EPFL mathematicians, in collaboration with Purdue University, have settled a 30-year-old question about spheres and 4-dimensional spaces. The results bring new light to the "Euler Class," one of the most powerful tools to understand complicated spaces.
For mathematicians, "Euler Class" is one of the most powerful tools for understanding complicated spaces by cutting them into simpler pieces. It is named after Swiss mathematician Leonard Euler who was the first to consider the idea.
"Just like something as complex as DNA is ultimately made of simple atoms, it is how these simple pieces are assembled that contains the important information rather than the pieces themselves," says Professor Nicolas Monod, who leads the Ergodic and Geometric Group Theory research unit at EPFL. His group joined forces with colleagues at Purdue University to solve an old question about spheres. The answer has been published the leading mathematics journal Inventiones.
In 1958, Fields medalist John Milnor noticed a problem when trying to build spaces using only circles and two-dimensional surfaces: there was a limit on how complicated the Euler class can be in two dimensions. The observation snowballed into an entire field of research in higher dimensions, and mathematicians quickly realized that Milnor's "complexity bound" didn't apply for spaces in all dimensions.
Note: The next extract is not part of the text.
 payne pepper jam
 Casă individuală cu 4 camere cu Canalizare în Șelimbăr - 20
Monod explains: "A question that had remained open for decades was, what about gluing spheres on 4-dimensional spaces? Is there also here a limit on how they fit together?" He continues: "Gluing spheres on 4-dimensional spaces is a particularly important construction because this is precisely how the very first 'exotic spheres' have been constructed!"
Classical approaches of understanding spaces have proven unable to solve this 4-dimensional question. So the EPFL mathematicians turned to the Bernoulli process, named after Swiss mathematician Jacob Bernoulli, for inspiration. The Bernoulli process, which is a model of tossing coins, was combined with the study of spheres and the Euler class to finally solve the question.
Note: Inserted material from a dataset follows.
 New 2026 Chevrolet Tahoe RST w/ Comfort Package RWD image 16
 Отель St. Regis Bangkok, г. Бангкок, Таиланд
"A very curious thing happened when we set out to solve this problem," says Monod. "If it remained unsolved for so long, it is perhaps because none of the classical methods used to understand spaces seemed to be able to crack this specific question about 4 dimensions. Instead, we turned to an unlikely source for inspiration: tossing coins!"
As a game with a 50-50 chance to guess the right side of a coin, this might seem very simple, but its simplicity is misleading. "The Bernoulli process already includes many of the advanced features of probability theory when we set out to repeat the toss more and more often," says Monod. "In fact, the Central Limit Theorem - which is a kind of Law of Large Numbers - even tells us that this simple model can emulate many of the most complicated random phenomena of nature if we are willing to toss enough coins for long enough."
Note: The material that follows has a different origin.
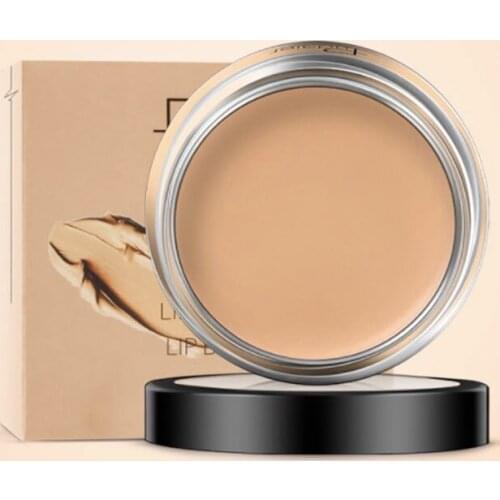 Eyes Eyeshadow Liquid Concealer Shadow Primer Paleta Corretivo Base De Korektor Correttore Anticerne Maquiagem Consealer Paupier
Probability and random processes might seem not to have much to do with the the analysis of higher dimensions in space, but mathematics is as much a creative art as a science. "Earlier this year, we published the discovery that Bernoulli's random coin games can help solve some difficult algebraic questions, very much non-random questions," says Monod. "This has now been combined with the study of spheres and the Euler Class to finally solve the old question about 4-dimensional spaces: no, there is no limit at all to the size of the Euler class for spheres in four dimensions."
"So the coins came to the rescue of algebra and geometry, and Bernoulli visits the Euler class: indeed, mathematicians do things differently," he concludes.